Она чувствует, что кто-то стоит у нее за спиной. Оборачивается. Это русская певичка, на ней теперь темно-зеленый анорак со спущенным капюшоном, на голове косынка.
– Это альбатрос, – говорит ей Элизабет тихим голосом. – Это слово английское. Как они сами себя называют, я не знаю.
Женщина кивает. Огромная птица смотрит на них спокойно, двоих она боится ничуть не больше, чем одну.
– Эммануэль с вами? – спрашивает Элизабет.
– Нет. На корабле.
Женщина, кажется, не расположена говорить, но она не отступает:
– Вы его друг, я знаю. Я тоже; или была его другом в прошлом. Позвольте узнать: что вы в нем видите?
Вопрос необычный, бесцеремонный, даже грубый. Но ей кажется, что здесь, на этом острове, во время экскурсии, которая не будет повторена, допустимо говорить все.
– Что я вижу? – переспрашивает женщина.
– Да. Что вы видите? Что вам в нем нравится? В чем источник его обаяния?

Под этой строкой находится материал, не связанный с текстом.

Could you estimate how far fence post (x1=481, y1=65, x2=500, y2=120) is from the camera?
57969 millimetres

Женщина пожимает плечами. У нее крашеные волосы – теперь Элизабет видит это. Не меньше сорока, возможно, дома семья, которую нужно кормить, одна из тех русский семей с матерью-инвалидом, мужем, который слишком много пьет и бьет ее, с бездельником-сыном и дочерью с бритой головой и крашенными фиолетовой помадой губами. Женщина, которая немного поет, но когда-нибудь, скорее раньше, чем позже, будет выброшена за борт. Играет на балалайке иностранцам, поет русский китч, собирает чаевые.
– Он свободный. Вы говорите русский? Нет?

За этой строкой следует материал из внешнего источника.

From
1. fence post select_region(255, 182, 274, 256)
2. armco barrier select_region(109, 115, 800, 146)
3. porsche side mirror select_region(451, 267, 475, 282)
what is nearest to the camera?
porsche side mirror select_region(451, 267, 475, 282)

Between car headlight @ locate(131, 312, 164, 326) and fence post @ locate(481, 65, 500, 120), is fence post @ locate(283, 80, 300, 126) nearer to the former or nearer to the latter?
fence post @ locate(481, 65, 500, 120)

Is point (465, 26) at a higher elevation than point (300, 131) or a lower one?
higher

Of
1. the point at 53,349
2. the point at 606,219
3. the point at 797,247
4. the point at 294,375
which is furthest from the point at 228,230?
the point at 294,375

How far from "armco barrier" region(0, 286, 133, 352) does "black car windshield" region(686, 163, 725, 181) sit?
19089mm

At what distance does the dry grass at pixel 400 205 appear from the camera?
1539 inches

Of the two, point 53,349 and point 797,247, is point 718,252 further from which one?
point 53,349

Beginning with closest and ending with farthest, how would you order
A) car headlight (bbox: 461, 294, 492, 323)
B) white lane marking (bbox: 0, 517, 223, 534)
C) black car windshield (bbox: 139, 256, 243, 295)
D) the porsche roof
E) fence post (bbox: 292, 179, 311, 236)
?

Она отрицательно качает головой.
– Deutsch?
– Немного.
– Er ist freigebig. Ein guter Mann [28].
Freigebig, щедрый, произносится с жестким русским «г». Щедр ли Эммануэль? Она не знает, так оно или нет. Но это не первое слово, которое приходит ей в голову. Широкий, может быть. Широкий по своей натуре.
– Aber kaum zu vertrauen [29], – замечает она женщине.
Она сто лет не говорила по-немецки. Не на немецком ли эта женщина и Эммануэль говорили в постели прошлой ночью – на имперском языке новой Европы? Kaum zu vertrauen, едва ли можно доверять.
Певичка снова пожимает плечами.
– Die Zeit ist immer kurz. Man kann nicht alles haben [30]. – После паузы она продолжает: – Auch die Stimme. Sie macht daß man, – она подыскивает подходящее слово, – schaudert [31].
Schaudern. Дрожать. Голос, который заставляет тебя дрожать. Может, и заставляет, когда ты с этим голосом – грудь к груди. Между нею и русской возникает что-то, похожее на начало улыбки. Что же касается птицы, то они провели тут уже достаточно времени, и птица теряет к ним интерес. Только птенец, выглядывающий из-под живота матери, все еще неприязненно настроен по отношению к чужакам.
Уж не ревнует ли она? А с какой стати? И все же трудно примириться с тем, что ты уже вне игры. Словно снова стала ребенком, которого рано укладывают в кровать.